Method for the automatic identification of entities in a digital image
The present invention is in the technical field of imaging. The present invention relates to a method implemented by using a terminal (1), (2) provided with a display screen (11), (14). This method enables, in a displayed digital image (22) belonging to a set of digital images including identification information stored in a statistical database (16), automatic identification of the homogenous pixel entities (35), (36) and (37). The invention method is used advantageously to interpret, classify and retrieve, rapidly and reliably, images linked for example to a particular event.
The present invention is in the technical field of imaging. The present invention relates to a method for the identification or marking of images, implemented by using a terminal provided with a display screen. This method enables, in a displayed digital image, an automatic identification of entities of mutually homogeneous pixels.
In terminal digital networks, the display and communication of still or moving digital images, with which for example additional text information is associated, are obtained using means that seek to be user friendly and interactive. User friendliness and interactivity are obtained by reducing, on the terminals, the number of manual operations of processing or managing said digital images. Methods and systems, which implement communication means enabling multimedia messages comprising digital images to be formed, processed, transmitted or received, exist in the prior art. The digital images of these multimedia messages comprise for example zones or entities of homogeneous pixels. These homogeneous pixel entities represent, for example, living beings. These living beings can be people. When terminal users exchange digitized photographic images, it is particularly advantageous that these users can enhance these digital images with additional data. These additional data thus enable these images to be identified or marked so as to interpret them, i.e. by recognizing the content more easily. Consequently, these images can be classified more rationally, which also enables them to be retrieved more easily and rapidly. An identification, for example using markings of the last or first names of the people included in the scene of an image, has a very attractive advantage, and enables a user friendly and rapid management of these images from a terminal provided with a display screen.
It is an object of the present invention to facilitate an electronic identification or marking of digital images with data specific to homogeneous pixel entities recorded in the scenes of these images. These homogeneous pixel entities preferably represent living beings. These entities can be identified using an identifier. The identifier of the living being is advantageously a first name. The final objective is to be able to interpret, classify and retrieve, rapidly and reliably, images linked for example to a particular event.
The object of the present invention is a method that enables, from a terminal provided with a display screen, the successive performance of an automatic detection, then recognition of at least a second pixel entity, in a displayed digital image comprising a first already recognized pixel entity. Entity detection is performed in the image by using a specific detection algorithm, generally know to those skilled in the art. Recognition enables an identifier specific to each of the image entities to be displayed in the image. The first entity has a representation of pixels homogeneous with the second entity. It is considered that two or more image entities are “homogeneous”, if they mutually have representational harmony or equivalence, as regards the arrangement and gray levels of the pixels of said entity. This homogeneity is established from parameters specific to the image, such as form, color, luminosity, and contrast. These parameters can be combined with one another: for example form and color (flesh), to detect face type entities in an image. The first entity is generally recognized manually by the terminal user. The recognition of the at least one second entity is automatically performed from statistical data coming from a set of stored digital images. This set of stored digital images includes the displayed digital image and at least one second digital image, different than the displayed digital image. The second digital image includes the first entity and the at least one second entity. The statistical data are stored in a statistical database; these statistical data characterize the appearance occurrences of recognized homogeneous entities, in each image of the set of digital images. The occurrence characterizes the appearance probability of a set of two or more entities in the same stored image.

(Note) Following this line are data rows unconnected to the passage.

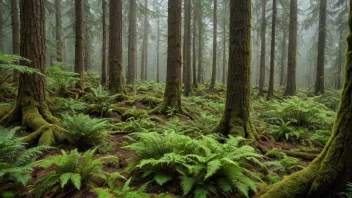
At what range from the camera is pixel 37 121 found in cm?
527

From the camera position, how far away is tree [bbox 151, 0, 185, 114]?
879 centimetres

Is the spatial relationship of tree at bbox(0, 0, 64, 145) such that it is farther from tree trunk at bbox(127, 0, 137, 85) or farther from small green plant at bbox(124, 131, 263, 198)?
tree trunk at bbox(127, 0, 137, 85)

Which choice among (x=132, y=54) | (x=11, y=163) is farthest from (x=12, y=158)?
(x=132, y=54)

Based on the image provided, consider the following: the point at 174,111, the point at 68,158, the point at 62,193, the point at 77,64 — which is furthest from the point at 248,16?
the point at 77,64

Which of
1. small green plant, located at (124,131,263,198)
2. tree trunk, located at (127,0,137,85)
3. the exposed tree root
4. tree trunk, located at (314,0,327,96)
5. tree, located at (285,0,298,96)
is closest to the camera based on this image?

More specifically, the object of the invention is a method that enables the at least one second entity to be recognized automatically in an image comprising a first and at least one second homogeneous pixel entity, by performing the following steps:
a) automatically detect entities mutually having a representation of homogeneous pixels in the displayed image;
b) assign a first identifier to a first homogeneous entity of the image;
c) automatically display the first identifier in a zone of the displayed image, and correlate said zone to the first entity by a displayed link;
d) automatically store, in the statistical database, the identifier assigned in step b), by association with the first homogeneous entity,
e) automatically assign an identifier to each of the other unidentified entities of the image, according to the statistical data of the database characterizing the appearance occurrences of combinations of identifiers of homogeneous entities in an image, and according to the first identifier assigned in step b);
f) automatically display the identifier assigned to each of the other entities identified in step e), in a zone of the displayed image, by correlating said zone to each of said entities by a displayed link;
g) automatically store in a statistical database a combination of identifiers produced in steps b) and e), for the displayed image.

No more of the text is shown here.